He added: “Once solemn business returns to the sheriff courts, that lack of capacity will create significant delays. We are looking at, and need to find, alternatives, if we are to make any inroads into the increasing numbers of outstanding cases.”

In adapting the court system in light of the current crisis, the judge said that we “need to stop thinking about tinkering at the edges” in finding a solution.

“There is a keenness across the justice sector to find ways to address the serious backlog of solemn cases. Having the responsibility for the efficient disposal of business in the courts, it is my highest priority. I have been absolutely clear that I will not contemplate any measure to aid recovery which might compromise the basic principle of a fair trial.”
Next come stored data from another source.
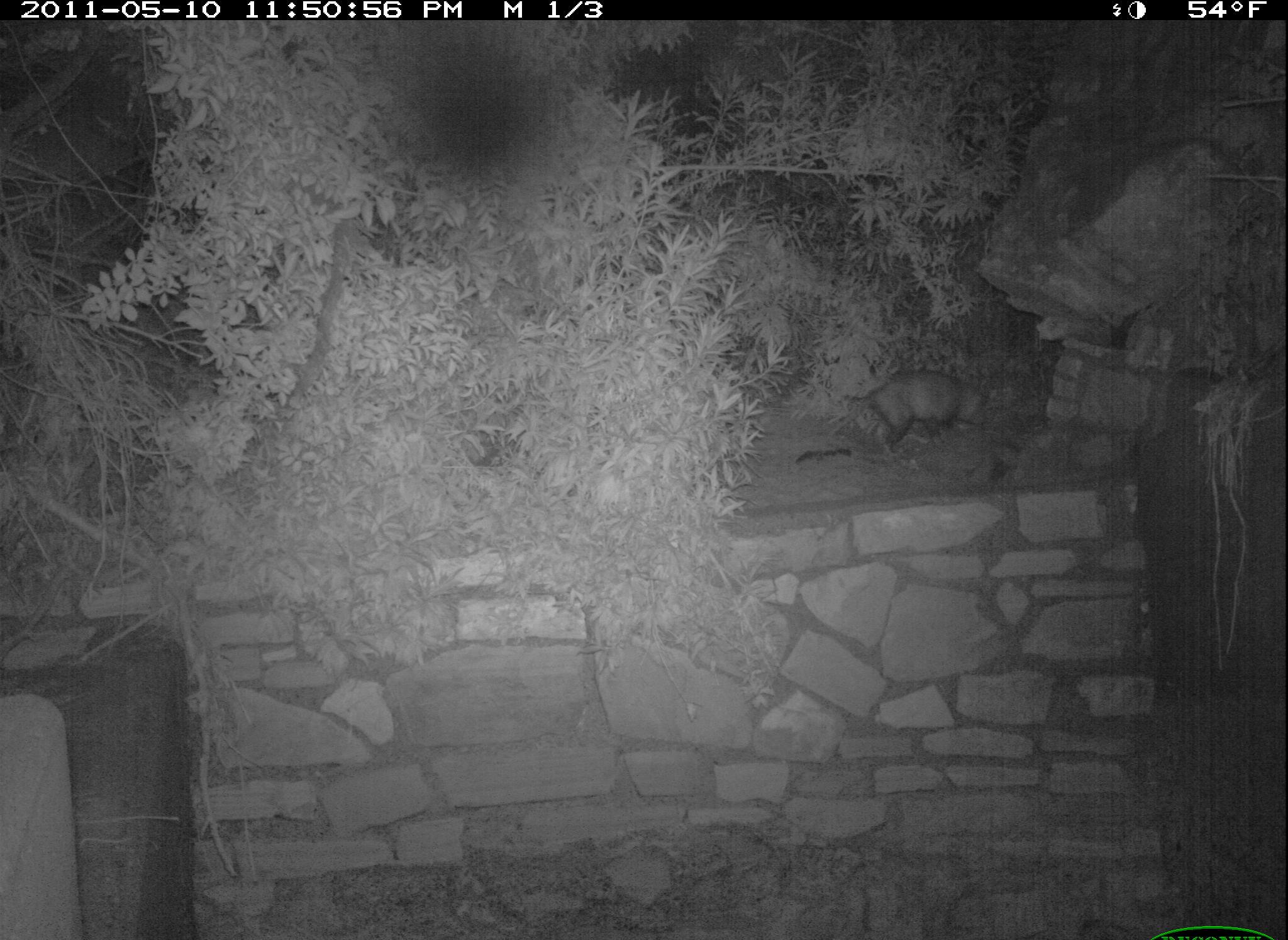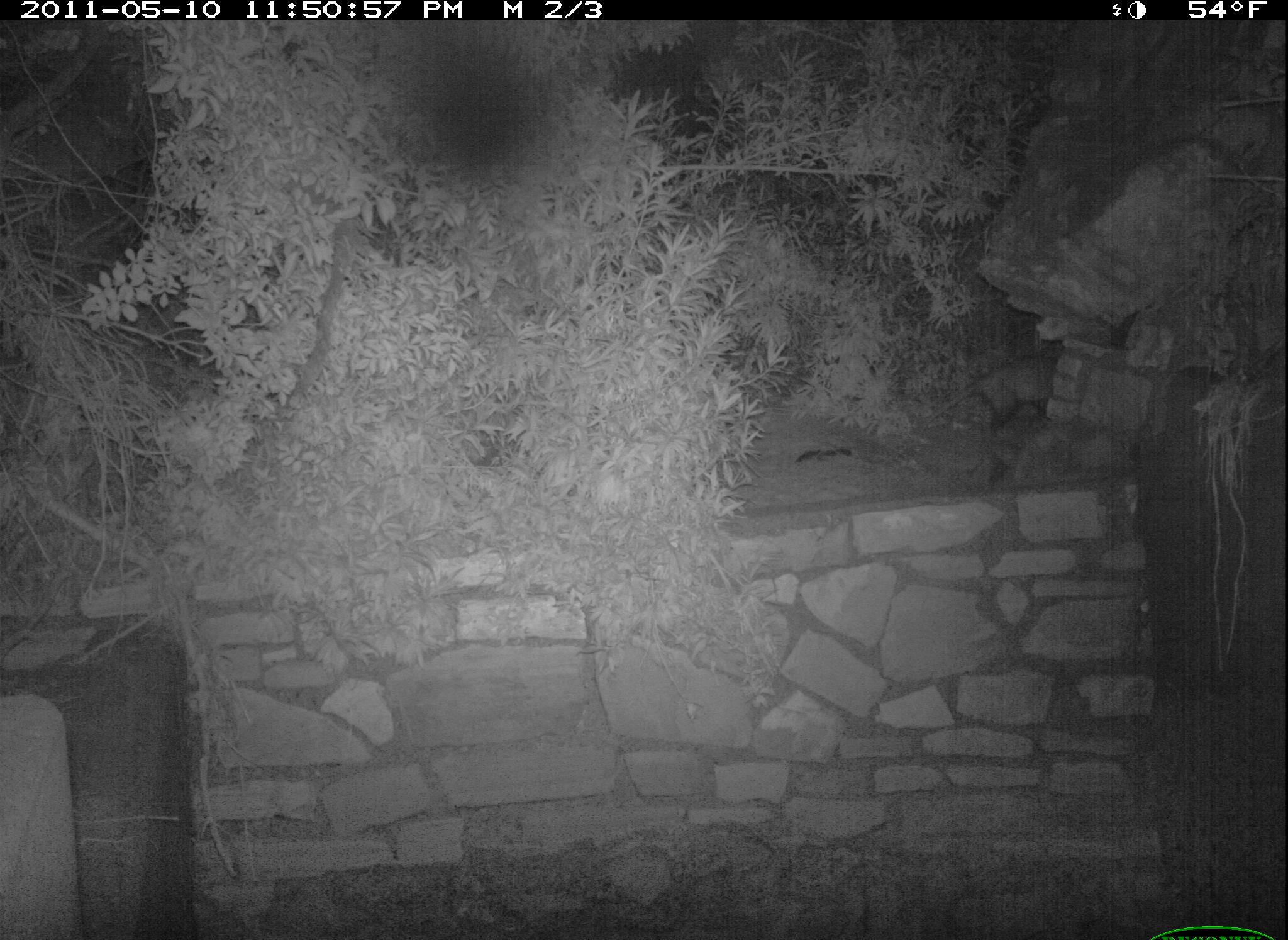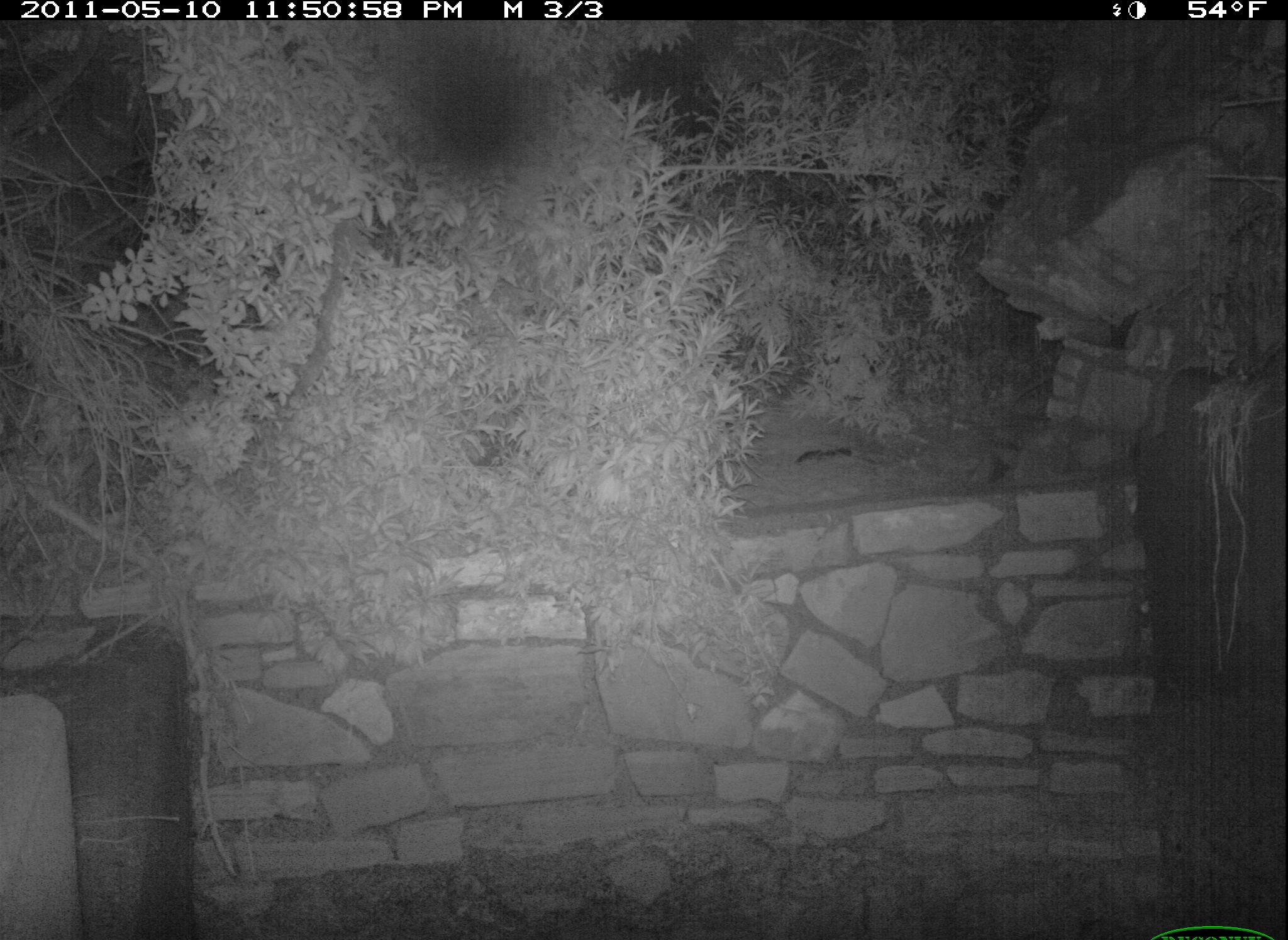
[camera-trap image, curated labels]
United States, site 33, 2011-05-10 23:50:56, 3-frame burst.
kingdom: Animalia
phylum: Chordata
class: Mammalia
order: Didelphimorphia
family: Didelphidae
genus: Didelphis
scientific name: Didelphis virginiana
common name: virginia opossum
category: opossum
Opossum (virginia opossum) (Didelphis virginiana).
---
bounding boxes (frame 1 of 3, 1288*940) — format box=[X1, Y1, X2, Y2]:
opossum: box=[818, 348, 1027, 454]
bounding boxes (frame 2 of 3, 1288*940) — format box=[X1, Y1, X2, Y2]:
opossum: box=[911, 346, 1079, 464]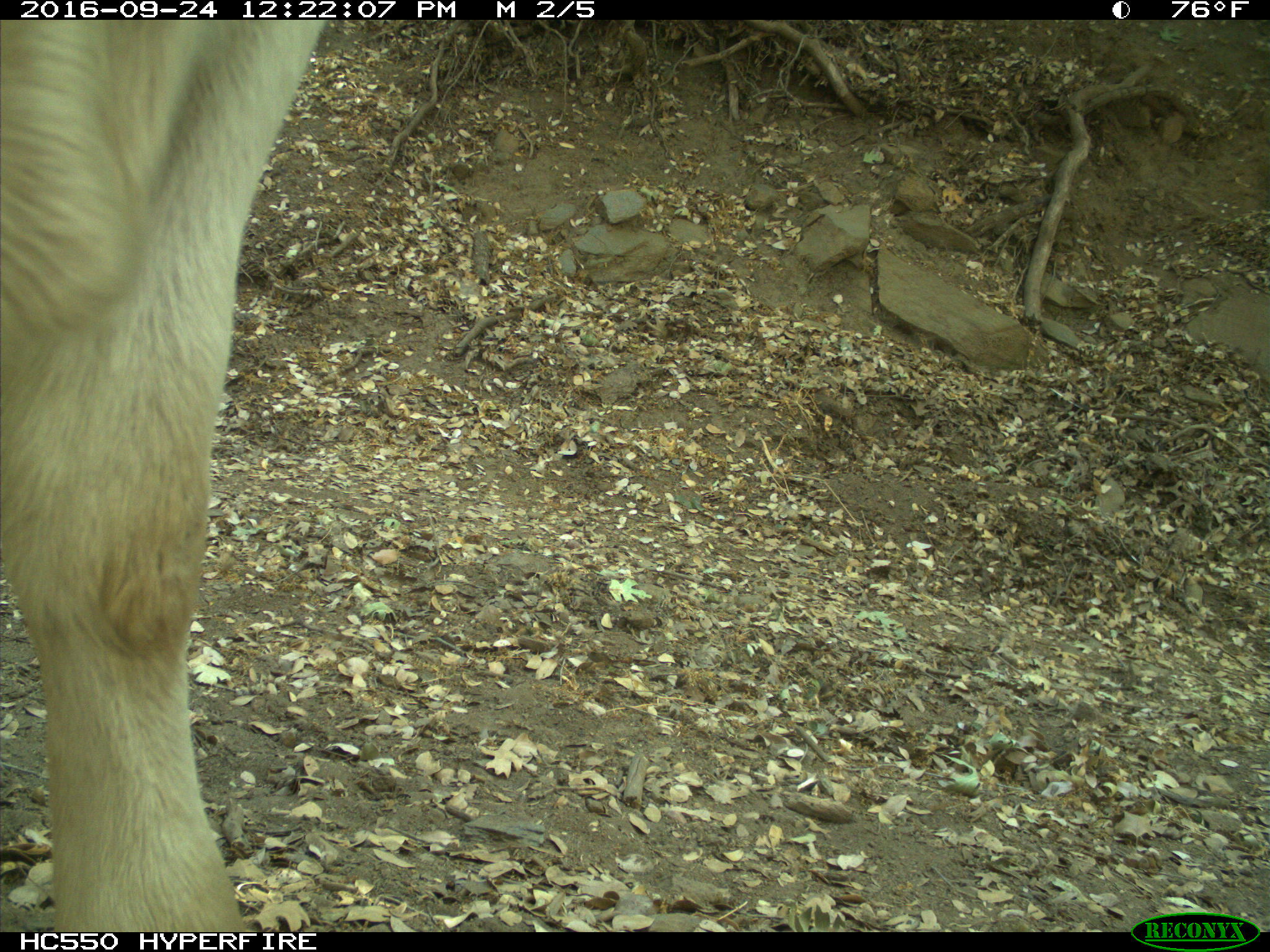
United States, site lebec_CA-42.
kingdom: Animalia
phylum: Chordata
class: Mammalia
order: Artiodactyla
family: Bovidae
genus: Bos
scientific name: Bos taurus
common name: domestic cow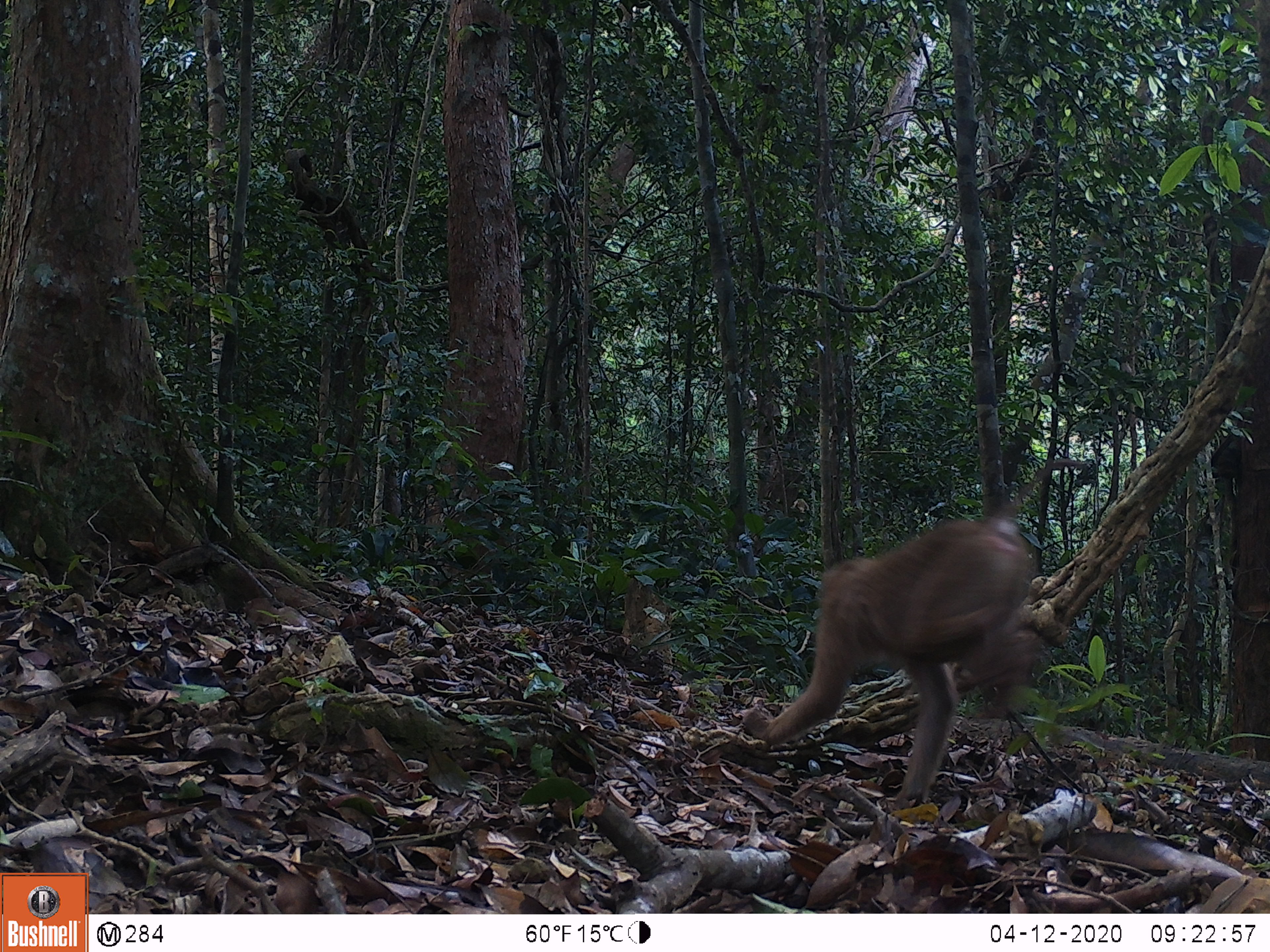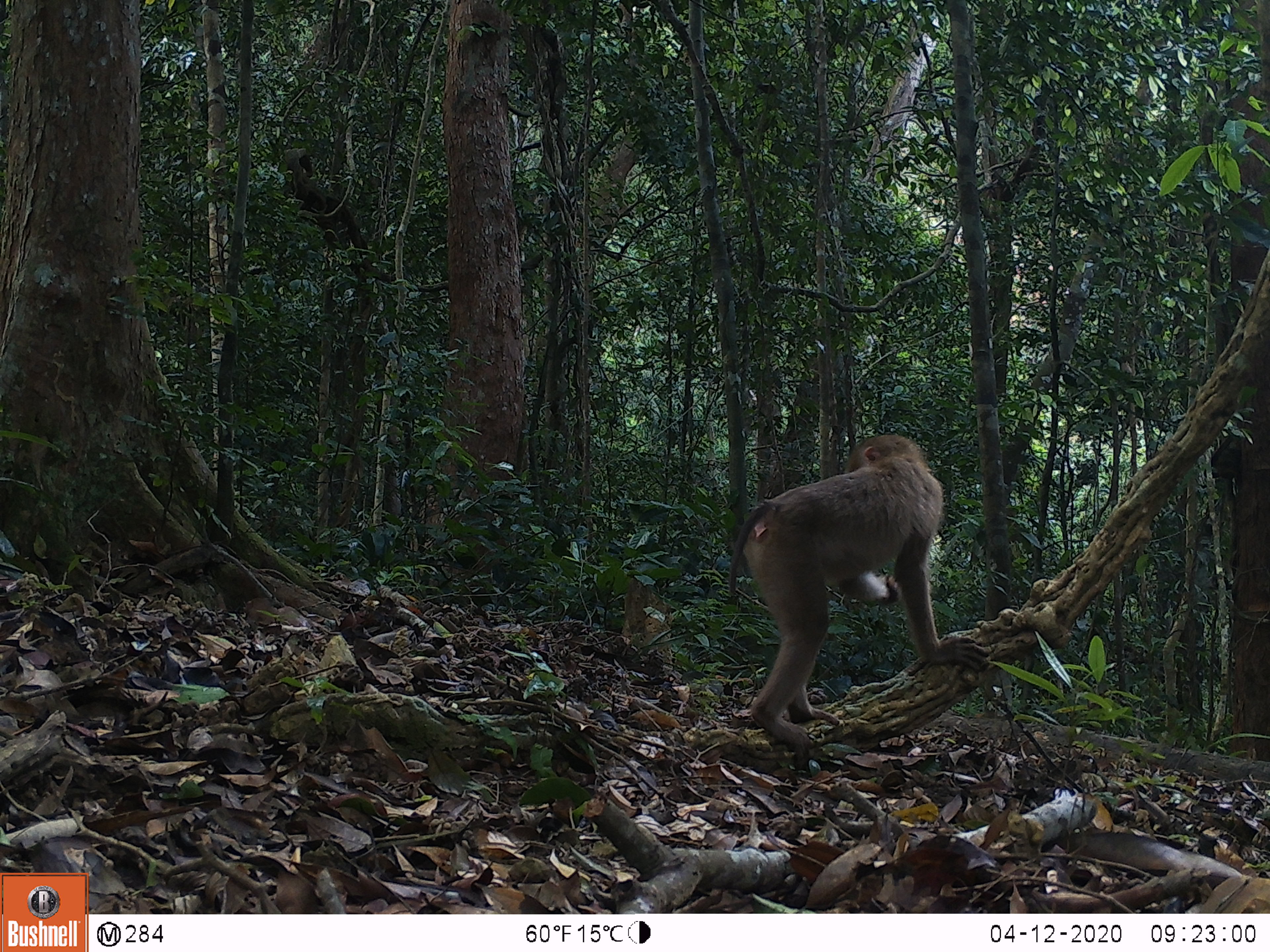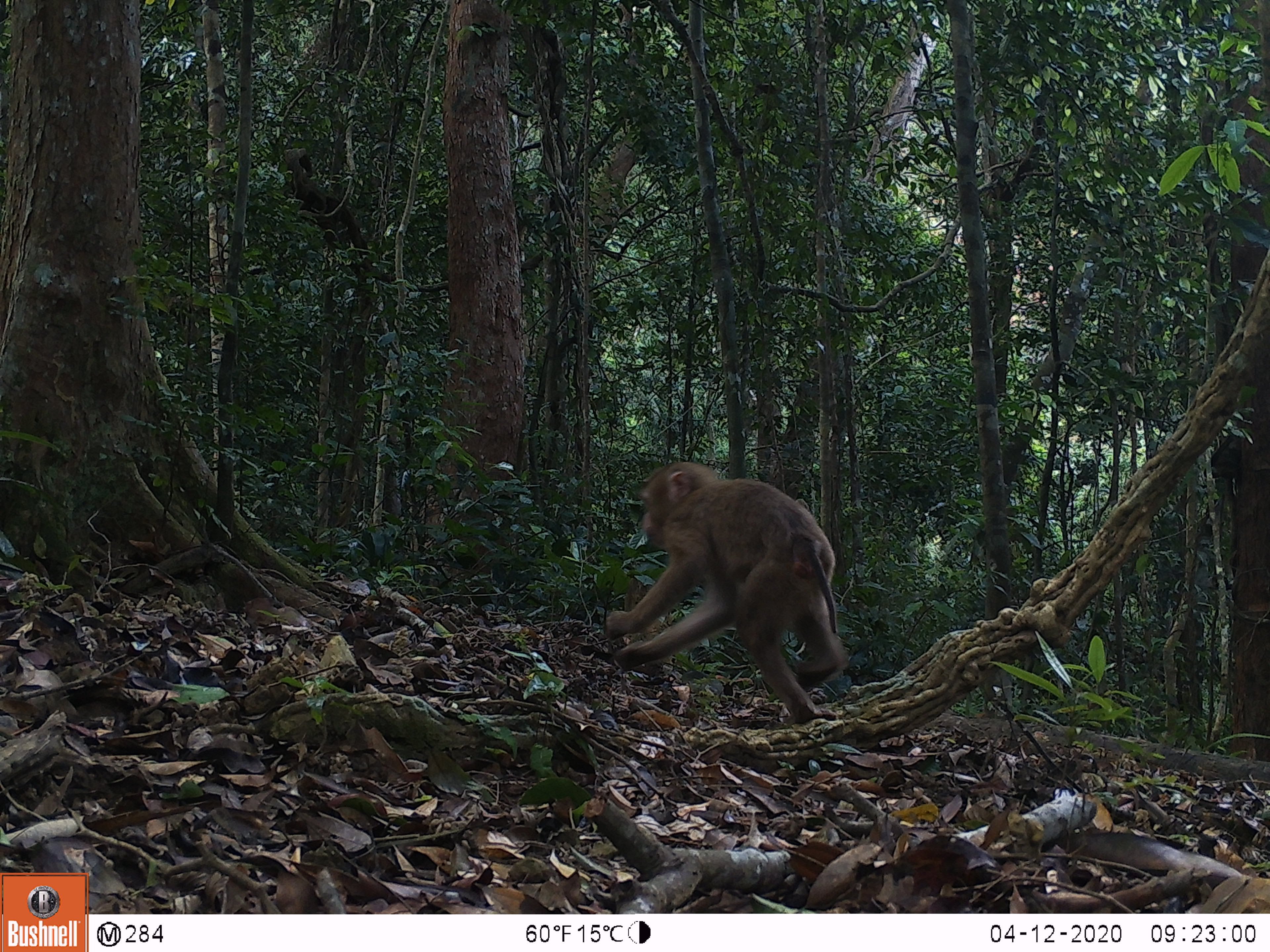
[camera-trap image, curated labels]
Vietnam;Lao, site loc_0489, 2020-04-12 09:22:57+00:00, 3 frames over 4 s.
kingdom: Animalia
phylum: Chordata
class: Mammalia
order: Primates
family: Cercopithecidae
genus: Macaca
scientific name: Macaca nemestrina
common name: pig-tailed macaque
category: pig tailed macaque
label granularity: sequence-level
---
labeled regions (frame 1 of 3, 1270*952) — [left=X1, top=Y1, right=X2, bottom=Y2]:
pig tailed macaque: [left=741, top=512, right=1039, bottom=811]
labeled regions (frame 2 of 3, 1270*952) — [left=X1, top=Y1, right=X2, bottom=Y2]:
pig tailed macaque: [left=727, top=432, right=944, bottom=762]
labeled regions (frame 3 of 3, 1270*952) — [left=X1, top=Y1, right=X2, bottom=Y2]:
pig tailed macaque: [left=603, top=459, right=848, bottom=724]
He said, however, that none of the solutions suggested so far “come close to offering practical answers to what are real difficulties”.

“They are simply tinkering at the margins of a major problem which, as long as social distancing and self-isolation are in place, requires a political solution.”

The Lord President also expressed gratitude to those involved in maintaining the justice system during lockdown.

He said: “I would like to thank everyone involved in keeping the wheels of justice turning as far as has been possible in these constrained times. The legal professions, SCTS staff, the judiciary, justice agencies and third sector bodies have all made great efforts to find ways to get as much business done as possible and to contribute to the planning of what will be a challenging future.

“What will emerge in time will, hopefully, be a progressive, desirable and reformed justice system in which we will all have a role to play.”